CONSIGNE | Indiquez combien de lignes des enregistrements contiennent la chaîne « bbox ». Donnez uniquement ce nombre.

ENREGISTREMENTS FOURNIS |
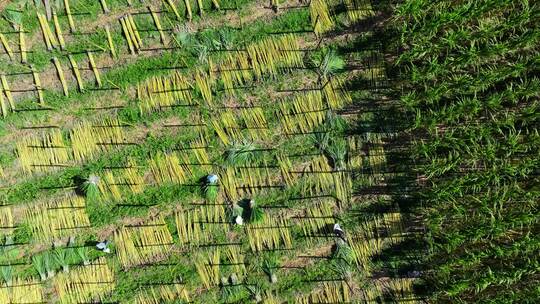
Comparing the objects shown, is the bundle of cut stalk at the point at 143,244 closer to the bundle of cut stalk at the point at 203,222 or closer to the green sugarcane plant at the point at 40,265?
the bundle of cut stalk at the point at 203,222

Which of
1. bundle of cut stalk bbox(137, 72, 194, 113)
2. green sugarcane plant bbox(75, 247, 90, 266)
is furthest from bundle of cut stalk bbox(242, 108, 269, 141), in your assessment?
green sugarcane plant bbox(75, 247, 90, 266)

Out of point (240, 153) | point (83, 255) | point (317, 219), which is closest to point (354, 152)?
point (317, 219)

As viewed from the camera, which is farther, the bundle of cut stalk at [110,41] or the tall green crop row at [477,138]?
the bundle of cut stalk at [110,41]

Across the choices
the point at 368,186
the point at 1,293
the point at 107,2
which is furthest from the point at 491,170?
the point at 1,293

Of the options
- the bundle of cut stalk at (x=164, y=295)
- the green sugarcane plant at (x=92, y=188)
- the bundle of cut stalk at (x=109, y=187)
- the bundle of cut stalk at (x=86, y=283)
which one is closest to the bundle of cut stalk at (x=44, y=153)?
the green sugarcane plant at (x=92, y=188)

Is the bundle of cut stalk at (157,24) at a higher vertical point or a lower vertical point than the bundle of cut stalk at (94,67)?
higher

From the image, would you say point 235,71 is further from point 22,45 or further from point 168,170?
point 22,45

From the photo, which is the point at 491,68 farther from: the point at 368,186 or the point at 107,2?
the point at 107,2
...
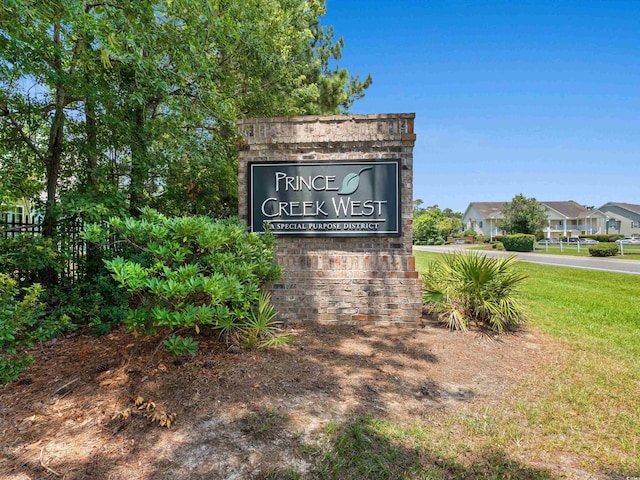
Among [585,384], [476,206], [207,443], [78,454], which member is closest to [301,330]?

RÉPONSE | 4